#### [MATERIAL SUPPLIED]
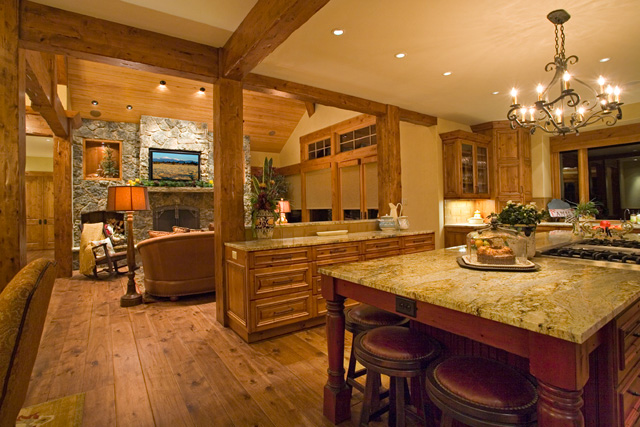 Country Kitchen Walls And Oak Cabinets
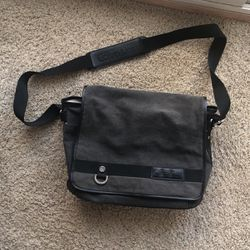 Calvin Klein Messenger Bag 💼 for Sale in Ashburn,  VA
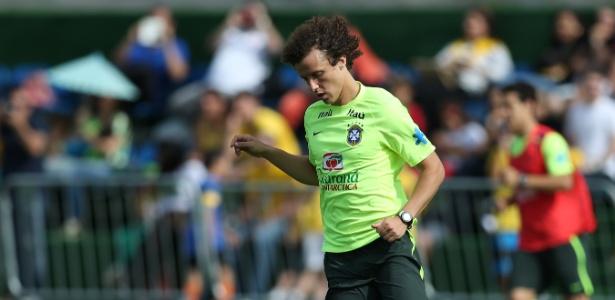 David Luiz carrega a bola durante jogo coletivo no treino da seleção brasileira em Teresópolis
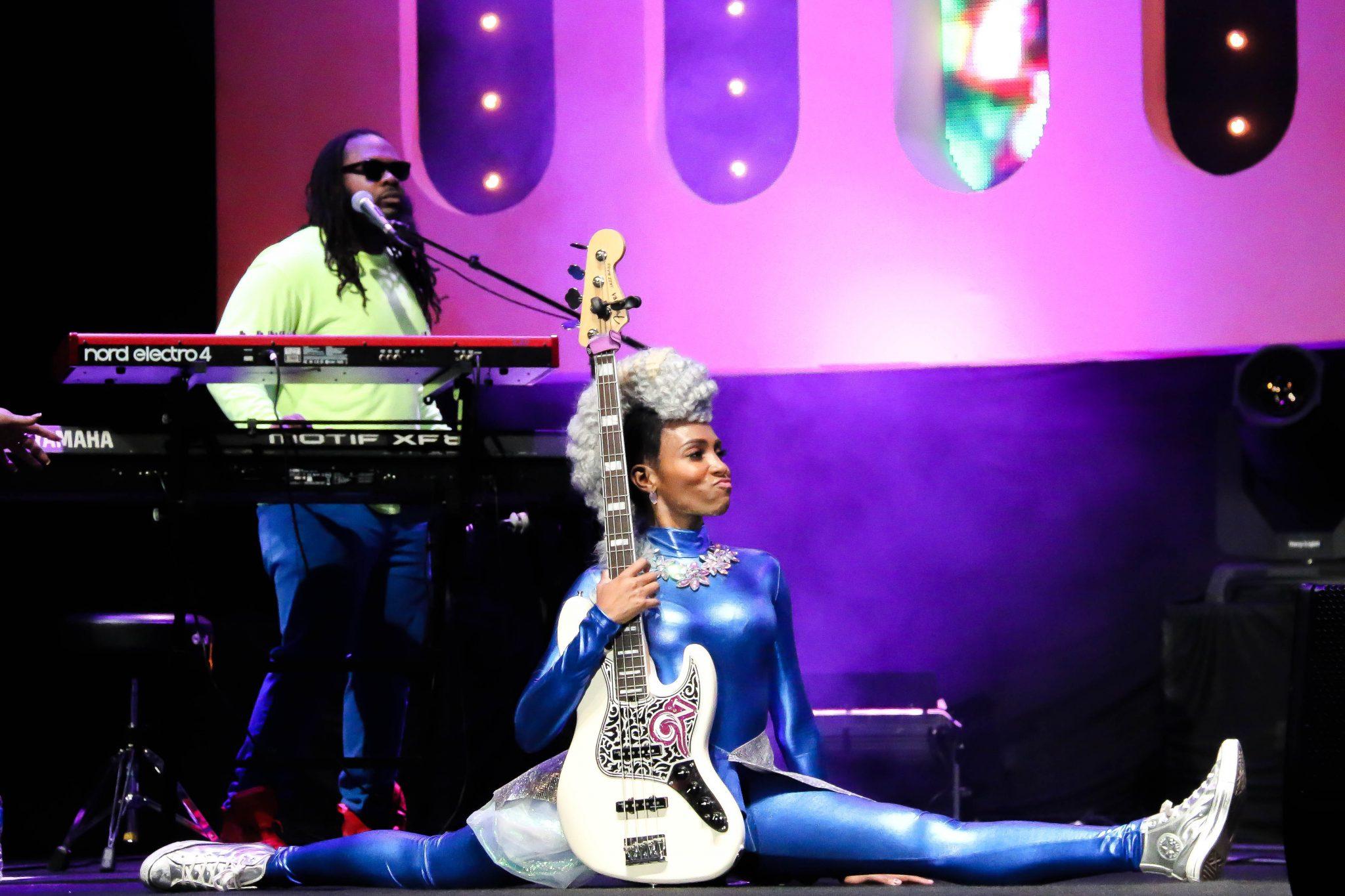 Prestigioso Adquisición fin de semana  The Colorful Nik West Has Stage Presence Like No Other | The Fox Magazine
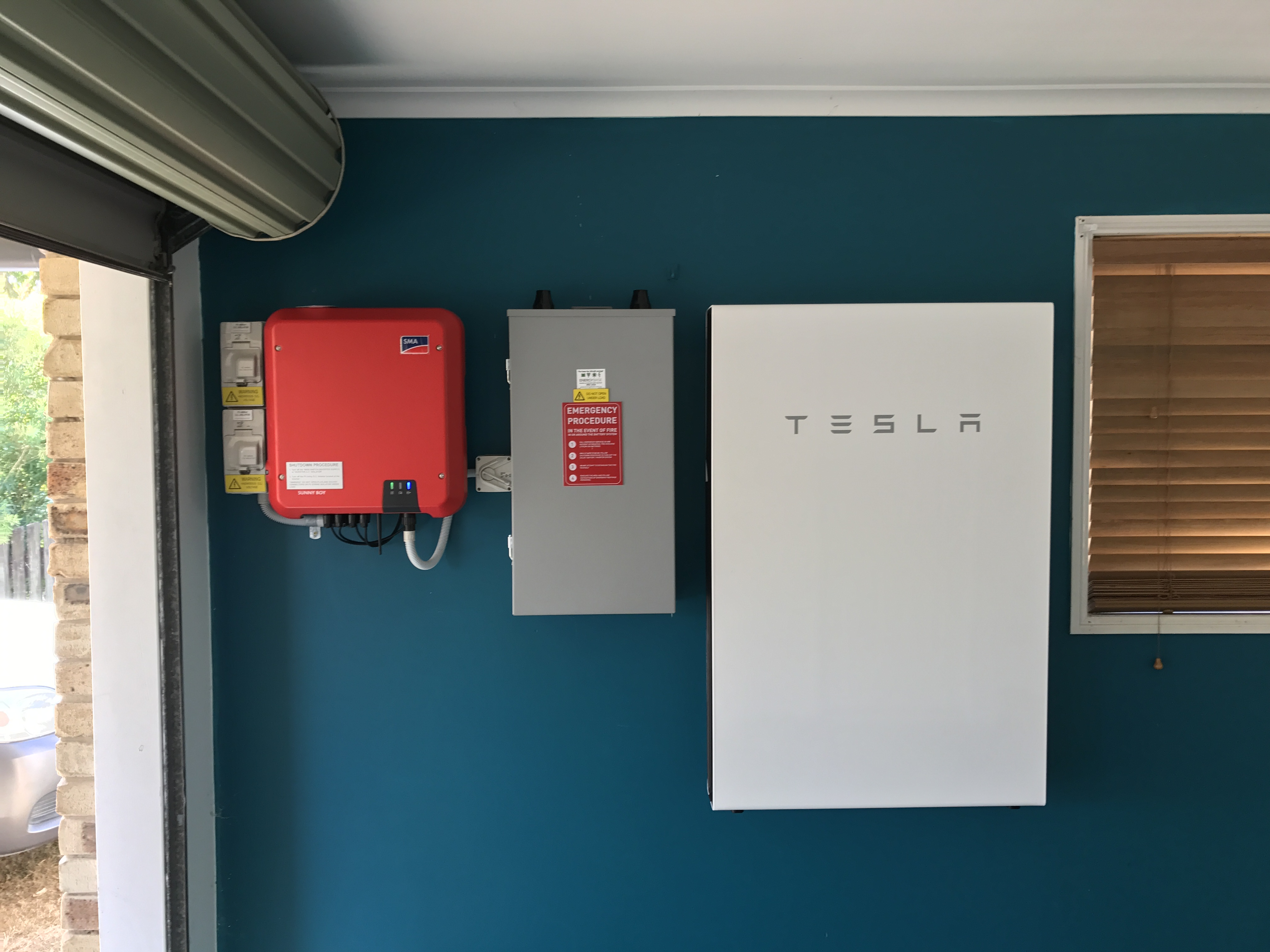 Hybrid Solar Tesla Powerwall Energy Base Solar Power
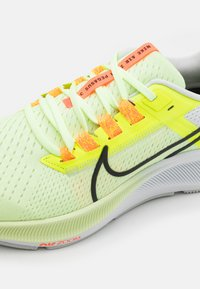 Nike Performance - AIR ZOOM PEGASUS 38 - Neutrala löparskor - barely volt/black/volt/photon dust/iris whisper/hyper orange - 5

#### [ACTIVITY]
What is needed is an exact output of the records above, with every picture left out.

#### [RESULT OF THIS TASK]
 Country Kitchen Walls And Oak Cabinets
 Calvin Klein Messenger Bag 💼 for Sale in Ashburn,  VA
 David Luiz carrega a bola durante jogo coletivo no treino da seleção brasileira em Teresópolis
 Prestigioso Adquisición fin de semana  The Colorful Nik West Has Stage Presence Like No Other | The Fox Magazine
 Hybrid Solar Tesla Powerwall Energy Base Solar Power
 Nike Performance - AIR ZOOM PEGASUS 38 - Neutrala löparskor - barely volt/black/volt/photon dust/iris whisper/hyper orange - 5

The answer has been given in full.